In FY 2010, Congress allocated $1.8 billion to the HOME program. One year later, thanks to the Budget Control Act of 2011-also known as the "sequester"-Congress sharply reduced HOME's budget to $900 million. It hasn't gone up since.
The lack of quality affordable housing is one of this nation's most pressing economic problems. Despite this, the proposed FY 2016 House budget only provides $767 million for HOME-a 58 percent reduction from pre-sequester levels.
The Senate goes even further, proposing a mere $66 million for HOME-a 93 percent reduction from 2010. (HUD breaks down those cuts by state here.) Experts agree this would effectively kill the program.

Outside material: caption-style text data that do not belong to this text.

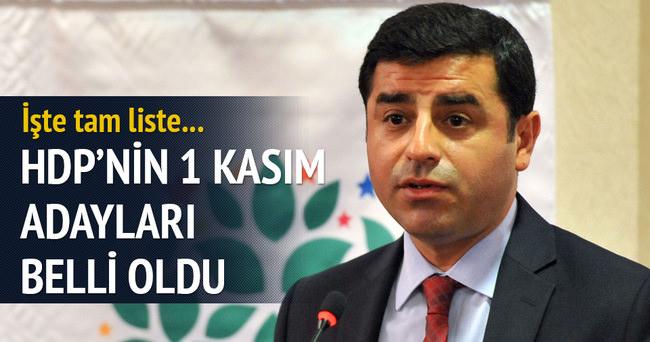 HDP'nin 81 İlde Gösterdiği Erken Seçim Adayları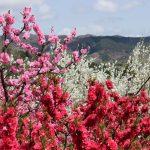 福島県福島市 飯坂温泉 花ももの里 2018年4月16日 IMG_8000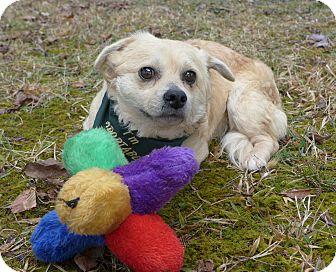 Spaniel (Unknown Type)/Corgi Mix Dog for adoption in Mocksville, North Carolina - Tatum
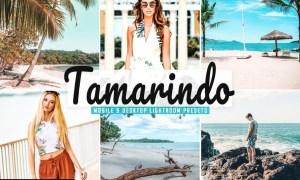 Tamarindo Mobile & Desktop Lightroom Presets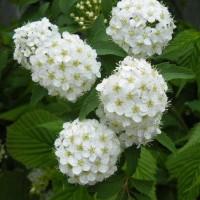 もみじの花と小手毬の花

On July 27, more than 1,500 organizations sent Congress a letter in support of HOME and urged legislators to lift sequester spending caps:
These constraints, and the severe HOME cut specifically, would have a drastic, negative impact on our nation's ability to provide decent, safe, and sanitary affordable housing for those most in need at a time when housing markets and the broader economy continue to struggle and the need for affordable housing continues to grow. Therefore, we call on you and your colleagues in Congress to lift these caps and restore HOME funding to no less than $1.06 billion, as requested by the Administration for Fiscal Year (FY) 2016.

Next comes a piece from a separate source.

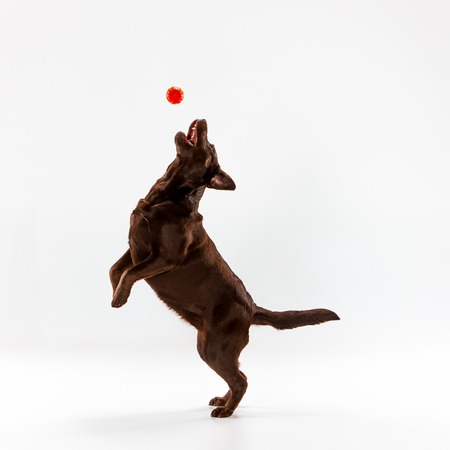 The brown labrador retriever playing on white studio background Reklamní fotografie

According to Enterprise Community Partners, a real estate investment company that focuses on affordable housing and community development, HOME has helped to build and preserve more than one million affordable homes and has provided direct rental assistance to hundreds of thousands of families. The White House Office of Management and Budget says the proposed Senate cuts would lead to a loss of roughly 39,000 affordable housing units for low-income families.
HOME's flexible block grant dollars have also been used to help fill financing gaps within other federal housing programs like the Low Income Housing Tax Credit and the U.S. Department of Rural Housing. That means HOME cuts could negatively impact those initiatives too.
Moving forward with these cuts would be disastrous. According to the Joint Center for Housing Studies at Harvard, in 2013 only 26 percent of very-low-income households that were eligible for rental assistance received any assistance. And researchers say that nearly 2.2 million housing units could disappear from the nation's affordable stock over the next decade. We need greater federal investments, and fast.